Fielding Independent Pitching (FIP) is a popular alternative to ERA predicated on a pitcher’s strikeout, walk, and home run rates. The extent to which pitchers deserve credit for having FIPs better or worse than ERAs is something that’s poorly understood, though it’s usually acknowledged that certain pitchers do deserve that credit. Given that some of the non-random difference can be attributed to where a pitcher plays because of defense and park effects, I look at pitchers who change teams and consider the year-over-year correlation between their ERA-FIP differentials. I find that the correlation remains and is not meaningfully different from the year-over-year correlation for pitchers that stay on the same team. However, this effect is (confusingly) confounded with innings pitched.

After reading this Lewie Pollis article on Baseball Prospectus, I started thinking more about how to look at FIP and other ERA estimators. In particular, he talks about trying to assess how likely it is that a pitcher’s “outperforming his peripherals” (scare quotes mine) is skill or luck. (I plan to run a more conceptual piece on that FIP and other general issues soon.) That also led me to this FanGraphs community post on FIP, which I don’t think is all that great (I think it’s arguing against a straw man) but raises useful points about FIP regardless.

After chewing on all of that, I had an idea that’s simple enough that I was surprised nobody else (that I could find) had studied it before. Do pitchers preserve their FIP-ERA differential when they change teams?

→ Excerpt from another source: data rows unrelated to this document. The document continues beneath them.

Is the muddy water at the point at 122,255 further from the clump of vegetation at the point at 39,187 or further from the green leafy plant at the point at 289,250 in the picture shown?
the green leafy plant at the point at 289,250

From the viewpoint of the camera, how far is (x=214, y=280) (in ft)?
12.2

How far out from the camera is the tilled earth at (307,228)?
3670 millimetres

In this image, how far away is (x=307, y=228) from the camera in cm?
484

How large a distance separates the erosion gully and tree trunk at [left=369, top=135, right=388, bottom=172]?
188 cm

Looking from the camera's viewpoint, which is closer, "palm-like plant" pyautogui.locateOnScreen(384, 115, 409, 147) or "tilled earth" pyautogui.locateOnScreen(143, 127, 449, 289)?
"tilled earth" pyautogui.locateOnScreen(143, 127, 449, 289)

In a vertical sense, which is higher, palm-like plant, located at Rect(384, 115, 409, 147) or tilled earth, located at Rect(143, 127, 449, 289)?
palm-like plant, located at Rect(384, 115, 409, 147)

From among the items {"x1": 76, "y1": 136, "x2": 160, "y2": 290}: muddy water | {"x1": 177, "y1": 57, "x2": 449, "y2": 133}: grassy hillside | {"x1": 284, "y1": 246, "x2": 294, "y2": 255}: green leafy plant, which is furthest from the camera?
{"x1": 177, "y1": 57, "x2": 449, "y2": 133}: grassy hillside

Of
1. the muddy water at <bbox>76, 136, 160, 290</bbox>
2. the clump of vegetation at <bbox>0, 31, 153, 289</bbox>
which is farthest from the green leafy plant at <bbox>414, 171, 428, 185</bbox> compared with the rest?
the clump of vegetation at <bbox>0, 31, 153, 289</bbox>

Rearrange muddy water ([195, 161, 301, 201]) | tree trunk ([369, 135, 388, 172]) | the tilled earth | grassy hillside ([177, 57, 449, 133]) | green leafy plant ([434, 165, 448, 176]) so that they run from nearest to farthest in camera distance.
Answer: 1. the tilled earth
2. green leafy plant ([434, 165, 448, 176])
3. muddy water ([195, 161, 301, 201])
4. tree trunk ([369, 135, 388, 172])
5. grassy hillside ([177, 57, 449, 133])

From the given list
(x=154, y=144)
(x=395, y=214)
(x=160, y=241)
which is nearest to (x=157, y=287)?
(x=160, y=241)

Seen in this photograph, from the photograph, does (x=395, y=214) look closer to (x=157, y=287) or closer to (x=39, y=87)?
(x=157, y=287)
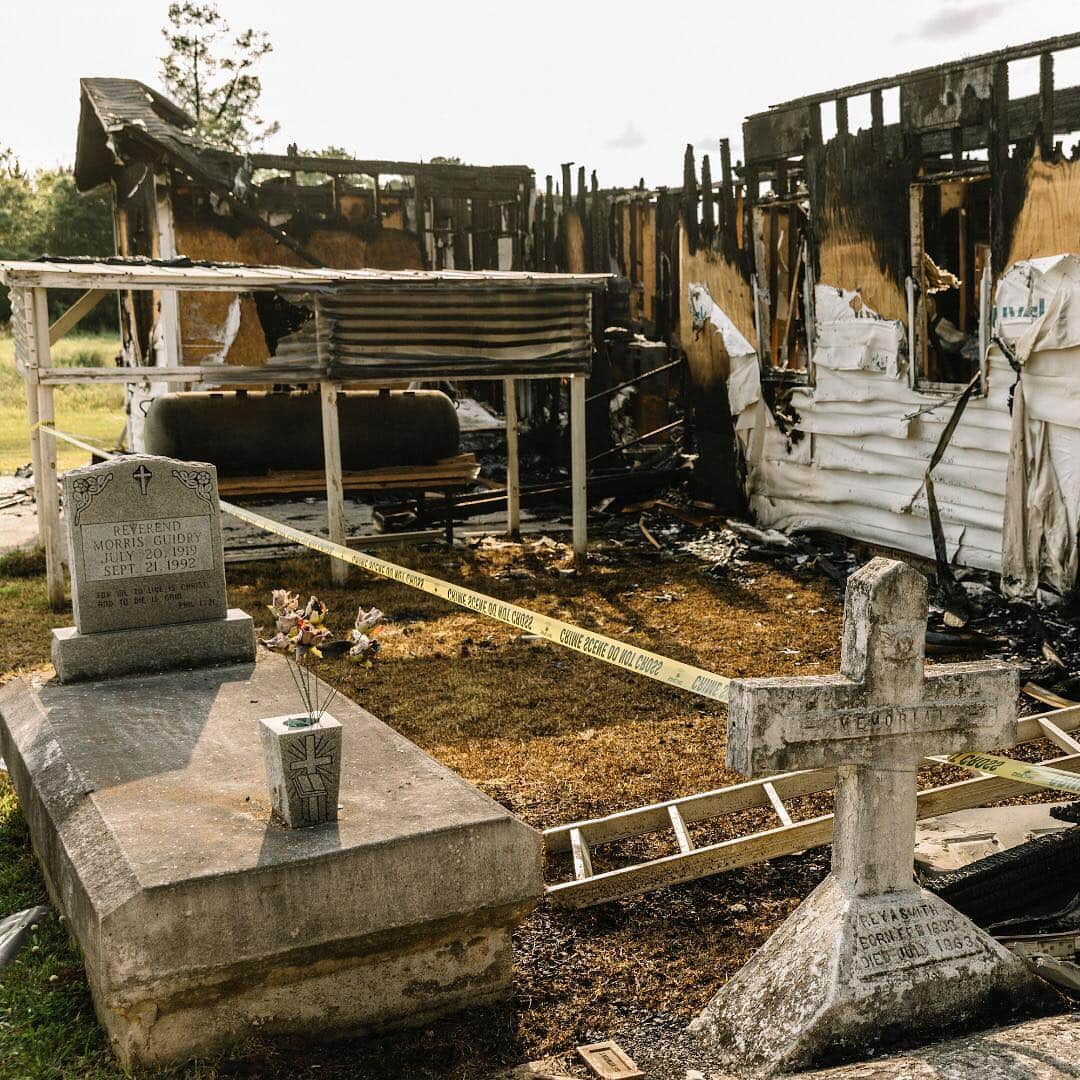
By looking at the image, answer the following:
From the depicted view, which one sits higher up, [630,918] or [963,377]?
[963,377]

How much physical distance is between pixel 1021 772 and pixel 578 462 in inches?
324

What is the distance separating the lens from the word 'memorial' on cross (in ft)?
12.3

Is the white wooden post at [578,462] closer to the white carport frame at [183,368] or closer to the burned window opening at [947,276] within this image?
the white carport frame at [183,368]

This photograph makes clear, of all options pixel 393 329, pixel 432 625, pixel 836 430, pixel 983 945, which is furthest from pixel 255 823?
pixel 836 430

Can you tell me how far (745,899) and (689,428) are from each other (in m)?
10.1

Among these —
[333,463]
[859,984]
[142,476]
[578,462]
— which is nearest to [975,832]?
[859,984]

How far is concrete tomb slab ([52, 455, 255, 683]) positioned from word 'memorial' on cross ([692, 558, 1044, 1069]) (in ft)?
12.2

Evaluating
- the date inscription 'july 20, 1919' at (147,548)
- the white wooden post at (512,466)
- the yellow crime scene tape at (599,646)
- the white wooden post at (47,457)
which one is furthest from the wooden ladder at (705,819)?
the white wooden post at (512,466)

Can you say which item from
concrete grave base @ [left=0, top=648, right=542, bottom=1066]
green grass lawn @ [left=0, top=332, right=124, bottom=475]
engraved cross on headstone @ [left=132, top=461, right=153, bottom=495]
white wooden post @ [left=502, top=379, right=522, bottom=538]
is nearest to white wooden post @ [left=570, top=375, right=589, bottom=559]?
white wooden post @ [left=502, top=379, right=522, bottom=538]

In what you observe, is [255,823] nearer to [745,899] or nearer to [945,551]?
[745,899]

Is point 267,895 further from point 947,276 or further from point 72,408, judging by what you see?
point 72,408

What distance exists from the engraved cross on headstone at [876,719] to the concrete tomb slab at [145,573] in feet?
12.4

My initial hypothesis is that they shouldn’t, at least not to the same extent as pitchers who don’t change teams. After all, in theory (just to make it clear: in theory) most or much of the difference between FIP and ERA should be related to park and defensive effects, which will change dramatically from team to team. (To see an intuitive demonstration of this, look at the range of ERA-FIP values by team over the last decade, where each team has a sample of thousands of innings. The range is half a run, which is substantial.)

Now, this is dramatically oversimplifying things—for one, FIP, despite its name, is going to be affected by defense and park effects, as the FanGraphs post linked above discusses, meaning there are multiple moving parts in this analysis. There’s also the possibility that there’s either selection bias (pitchers who change teams are different from those who remain) or some treatment effect (changing teams alter’s a pitcher’s underlying talent). Overall, though, I still think it’s an interesting question, though you should feel free to disagree.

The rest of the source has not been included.